Taking his eight-year old John Deere tractor, he modified it with some drone parts. Then he loaded a bunch of open-source software onto a basic tablet and built himself a robotic tractor that could drive itself.

With free technology, minimal expenditure and a lot of ingenuity, Matt Reimer instantly cut his wage bill by $8,000 a year.

Remember, we are talking about an ordinary farmer; not an inventor, a design engineer, a robotics specialist, a seasoned programmer or an expert in autonomous vehicles. Matt Reimer is a totally self-taught innovator. A humble man driven by cost-cutting imperatives and an acute shortage of funds to achieve something that eluded the biggest manufacturers in the world.

He is also exceptionally generous. Conscious that money and time are tight for many neighbouring farms, he is now replicating his solution. As Matt Reimer candidly observes: “Even if a huge corporation releases an autonomous tractor in the next twelve months, it’ll take another 15 years before that benefit trickles down to every farm.” And there’s one further inescapable truth that Mr Reimer is too modest to point out: his invention will always be massively cheaper and universally affordable!

To my mind, Matt Reimer is a true hero. He is not motivated by greed or selfish profit. And it’s heartening to know that other innovators also share these values…

One of my clients is the head of innovation for a major loyalty card provider. For 10 years he had run the IT function in the Europe and Middle East. However, concerned that the company was no longer nimble enough to be innovative, he persuaded his Board to let him set up and lead a new ‘skunk works’ team.

It was a huge personal gamble. There was virtually no way back if this gambit failed. And this makes his next decision all the more remarkable…

He turned down a substantial budget; preferring instead to draw upon the goodwill of colleagues and third parties. For example, I have introduced him to Clustre’s community of world-leading innovation firms. And this inspired support has proved invaluable. My client set out with no coders, no architects, no testers, no analysts, no project managers and precious little funding. To succeed, he needed to work with the most visionary partners and to deliver very, very rapid results.

And by rapid, I mean 30 days. He set himself a deadline of spending no more than one month on any single idea. If a cobbled together prototype didn’t excite management into funding the fully-fledged product, it was consigned to the parts bin. That was – and still is – his uncompromising ‘back it or bury it’ approach.

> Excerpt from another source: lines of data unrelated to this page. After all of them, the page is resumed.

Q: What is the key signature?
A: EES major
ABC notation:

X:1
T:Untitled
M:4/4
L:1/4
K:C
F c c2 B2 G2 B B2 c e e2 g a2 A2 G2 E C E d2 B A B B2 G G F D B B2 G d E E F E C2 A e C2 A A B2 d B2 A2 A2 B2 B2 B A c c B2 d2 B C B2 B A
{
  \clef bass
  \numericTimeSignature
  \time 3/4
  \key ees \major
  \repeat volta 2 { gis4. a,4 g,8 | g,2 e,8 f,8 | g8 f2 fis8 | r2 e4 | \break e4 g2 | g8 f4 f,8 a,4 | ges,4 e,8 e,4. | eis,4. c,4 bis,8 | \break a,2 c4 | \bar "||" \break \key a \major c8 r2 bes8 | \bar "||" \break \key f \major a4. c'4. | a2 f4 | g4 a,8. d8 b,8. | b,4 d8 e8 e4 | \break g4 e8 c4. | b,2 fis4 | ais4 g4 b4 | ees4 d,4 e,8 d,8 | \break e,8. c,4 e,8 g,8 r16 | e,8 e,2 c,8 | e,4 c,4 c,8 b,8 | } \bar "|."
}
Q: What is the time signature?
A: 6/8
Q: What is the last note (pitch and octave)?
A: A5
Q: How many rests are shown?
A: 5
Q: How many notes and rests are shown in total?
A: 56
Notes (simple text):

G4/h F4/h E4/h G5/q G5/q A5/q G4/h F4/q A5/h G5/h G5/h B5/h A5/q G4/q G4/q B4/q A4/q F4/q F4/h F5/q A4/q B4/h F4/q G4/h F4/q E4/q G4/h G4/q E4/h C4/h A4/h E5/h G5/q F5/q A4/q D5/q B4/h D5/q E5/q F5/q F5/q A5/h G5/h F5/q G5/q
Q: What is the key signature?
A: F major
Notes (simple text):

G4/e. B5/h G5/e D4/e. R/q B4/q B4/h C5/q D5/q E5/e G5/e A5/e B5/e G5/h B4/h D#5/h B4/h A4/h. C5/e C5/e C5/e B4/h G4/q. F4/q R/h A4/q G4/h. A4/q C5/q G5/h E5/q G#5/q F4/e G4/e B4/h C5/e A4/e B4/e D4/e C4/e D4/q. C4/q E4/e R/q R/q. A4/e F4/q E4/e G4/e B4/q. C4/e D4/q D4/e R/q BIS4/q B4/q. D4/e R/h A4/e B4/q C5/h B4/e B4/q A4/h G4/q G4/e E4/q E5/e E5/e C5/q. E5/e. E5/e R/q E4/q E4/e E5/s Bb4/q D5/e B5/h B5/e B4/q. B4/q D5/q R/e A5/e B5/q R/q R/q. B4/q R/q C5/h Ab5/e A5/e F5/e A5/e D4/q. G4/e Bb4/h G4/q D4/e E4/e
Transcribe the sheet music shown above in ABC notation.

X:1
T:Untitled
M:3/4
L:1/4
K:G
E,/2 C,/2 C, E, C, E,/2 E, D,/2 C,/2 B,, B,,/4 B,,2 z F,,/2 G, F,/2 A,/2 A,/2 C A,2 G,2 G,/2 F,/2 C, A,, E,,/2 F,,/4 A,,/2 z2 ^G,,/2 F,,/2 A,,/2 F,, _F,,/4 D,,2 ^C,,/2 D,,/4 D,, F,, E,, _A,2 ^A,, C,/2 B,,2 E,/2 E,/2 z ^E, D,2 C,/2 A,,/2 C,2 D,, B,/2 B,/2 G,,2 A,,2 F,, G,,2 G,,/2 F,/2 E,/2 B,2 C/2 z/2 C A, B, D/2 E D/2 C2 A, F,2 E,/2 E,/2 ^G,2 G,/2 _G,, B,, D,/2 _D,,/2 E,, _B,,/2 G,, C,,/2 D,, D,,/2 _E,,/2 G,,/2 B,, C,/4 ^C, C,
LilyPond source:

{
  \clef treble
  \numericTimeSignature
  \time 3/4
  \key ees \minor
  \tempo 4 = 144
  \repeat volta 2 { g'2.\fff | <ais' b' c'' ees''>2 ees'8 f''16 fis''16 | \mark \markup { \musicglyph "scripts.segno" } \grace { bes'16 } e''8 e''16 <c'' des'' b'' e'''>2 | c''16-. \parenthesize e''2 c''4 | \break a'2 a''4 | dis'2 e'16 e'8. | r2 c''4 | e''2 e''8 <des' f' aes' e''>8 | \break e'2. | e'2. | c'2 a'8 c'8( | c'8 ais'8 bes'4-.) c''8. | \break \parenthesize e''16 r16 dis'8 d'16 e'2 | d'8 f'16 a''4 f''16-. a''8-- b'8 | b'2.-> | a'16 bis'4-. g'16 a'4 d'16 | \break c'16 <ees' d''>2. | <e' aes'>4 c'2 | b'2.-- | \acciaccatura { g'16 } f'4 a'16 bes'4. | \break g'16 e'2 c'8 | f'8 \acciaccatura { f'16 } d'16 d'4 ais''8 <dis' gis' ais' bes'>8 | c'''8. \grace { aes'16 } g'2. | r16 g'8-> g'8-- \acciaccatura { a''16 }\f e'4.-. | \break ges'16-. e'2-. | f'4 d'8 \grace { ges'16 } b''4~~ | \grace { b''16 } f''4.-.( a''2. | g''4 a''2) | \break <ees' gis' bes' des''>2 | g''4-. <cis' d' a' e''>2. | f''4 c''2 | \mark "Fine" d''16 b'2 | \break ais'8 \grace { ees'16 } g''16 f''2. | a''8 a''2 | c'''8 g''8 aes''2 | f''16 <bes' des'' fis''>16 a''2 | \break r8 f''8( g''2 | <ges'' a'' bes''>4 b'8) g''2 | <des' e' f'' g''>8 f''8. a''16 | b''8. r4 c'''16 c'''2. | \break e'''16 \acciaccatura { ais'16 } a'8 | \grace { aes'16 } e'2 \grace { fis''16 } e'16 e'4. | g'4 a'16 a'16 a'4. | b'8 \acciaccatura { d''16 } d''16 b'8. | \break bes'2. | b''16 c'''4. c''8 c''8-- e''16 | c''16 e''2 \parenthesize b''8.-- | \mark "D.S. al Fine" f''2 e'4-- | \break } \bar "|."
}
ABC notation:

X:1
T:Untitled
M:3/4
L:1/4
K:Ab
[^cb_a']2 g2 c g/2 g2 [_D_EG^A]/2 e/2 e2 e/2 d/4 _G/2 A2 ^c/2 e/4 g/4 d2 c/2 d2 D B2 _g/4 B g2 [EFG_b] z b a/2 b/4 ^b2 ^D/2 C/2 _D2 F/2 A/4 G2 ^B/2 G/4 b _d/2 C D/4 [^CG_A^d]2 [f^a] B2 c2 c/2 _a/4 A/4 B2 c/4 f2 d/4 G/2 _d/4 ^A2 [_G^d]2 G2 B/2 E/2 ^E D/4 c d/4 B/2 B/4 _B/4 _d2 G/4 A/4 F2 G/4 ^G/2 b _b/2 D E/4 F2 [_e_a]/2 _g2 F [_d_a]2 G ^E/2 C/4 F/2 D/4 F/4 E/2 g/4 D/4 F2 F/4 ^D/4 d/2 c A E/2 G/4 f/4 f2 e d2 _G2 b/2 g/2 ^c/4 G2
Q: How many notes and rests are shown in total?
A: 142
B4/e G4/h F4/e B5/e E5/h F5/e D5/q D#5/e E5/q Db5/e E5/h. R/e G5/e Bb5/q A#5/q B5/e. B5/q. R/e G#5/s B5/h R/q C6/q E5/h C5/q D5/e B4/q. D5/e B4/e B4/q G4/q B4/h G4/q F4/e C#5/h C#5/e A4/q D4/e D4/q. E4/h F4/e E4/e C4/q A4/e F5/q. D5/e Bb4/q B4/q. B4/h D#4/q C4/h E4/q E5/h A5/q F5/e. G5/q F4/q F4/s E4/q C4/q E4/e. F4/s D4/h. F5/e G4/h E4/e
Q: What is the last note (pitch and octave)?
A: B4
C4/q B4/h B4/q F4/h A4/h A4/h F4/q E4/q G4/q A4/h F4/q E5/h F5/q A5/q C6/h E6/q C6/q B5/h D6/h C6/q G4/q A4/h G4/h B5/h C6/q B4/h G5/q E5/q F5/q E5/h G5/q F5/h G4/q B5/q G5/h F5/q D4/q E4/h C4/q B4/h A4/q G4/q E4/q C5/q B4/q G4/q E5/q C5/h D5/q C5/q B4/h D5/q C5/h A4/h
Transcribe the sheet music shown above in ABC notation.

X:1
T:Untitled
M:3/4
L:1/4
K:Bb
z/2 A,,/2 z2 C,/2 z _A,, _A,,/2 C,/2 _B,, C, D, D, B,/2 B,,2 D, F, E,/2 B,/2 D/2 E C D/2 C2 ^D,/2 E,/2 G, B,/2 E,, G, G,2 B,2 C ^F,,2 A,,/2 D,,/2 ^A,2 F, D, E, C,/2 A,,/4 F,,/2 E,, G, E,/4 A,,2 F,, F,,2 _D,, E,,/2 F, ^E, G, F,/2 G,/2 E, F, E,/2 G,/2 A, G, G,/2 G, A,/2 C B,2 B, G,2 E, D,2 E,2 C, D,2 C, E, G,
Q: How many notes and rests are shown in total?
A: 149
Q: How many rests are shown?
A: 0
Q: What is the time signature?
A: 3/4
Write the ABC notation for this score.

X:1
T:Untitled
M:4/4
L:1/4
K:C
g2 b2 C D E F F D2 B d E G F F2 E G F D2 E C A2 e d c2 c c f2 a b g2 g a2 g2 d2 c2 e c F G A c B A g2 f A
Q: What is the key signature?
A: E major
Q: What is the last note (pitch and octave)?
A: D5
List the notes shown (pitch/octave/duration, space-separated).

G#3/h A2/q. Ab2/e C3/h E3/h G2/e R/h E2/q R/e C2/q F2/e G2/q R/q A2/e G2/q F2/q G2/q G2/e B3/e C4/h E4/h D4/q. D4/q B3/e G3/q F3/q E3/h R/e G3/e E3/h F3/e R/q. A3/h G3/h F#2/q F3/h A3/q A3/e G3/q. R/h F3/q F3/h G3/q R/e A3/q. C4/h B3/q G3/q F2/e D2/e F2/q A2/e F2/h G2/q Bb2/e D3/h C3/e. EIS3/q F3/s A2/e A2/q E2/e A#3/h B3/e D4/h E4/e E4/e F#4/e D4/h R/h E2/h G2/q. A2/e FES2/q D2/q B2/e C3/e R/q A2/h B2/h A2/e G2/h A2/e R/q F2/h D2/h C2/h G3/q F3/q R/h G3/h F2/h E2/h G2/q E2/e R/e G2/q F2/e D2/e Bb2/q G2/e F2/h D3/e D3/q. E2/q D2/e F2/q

Fortunately, for my client, he has received a lot of backing. The fact that he has delivered twenty prototype projects in just under two years – and simultaneously launched businesses in Italy and Ireland – proves just how well he has kept to this punishing regime. Three of his prototypes have already been turned into products… and one of them is sure to send shock waves through the payments industry. Just watch this space.

There are many shared qualities that bond my client and Matt Reimer together. One of the most striking, though, is their modest funding demands compared to the current trend for super-costly Innovation Labs. As more and more companies jump on that expensive bandwagon, I do have to question the wisdom of this strategy. Especially after reading a recent statistic that the average life expectancy of an Innovation Lab is four years – the same survival span as most CEOs!

It’s controversial and undoubtedly contentious, but there is one consistent truth to this story…less investment really can deliver more innovation.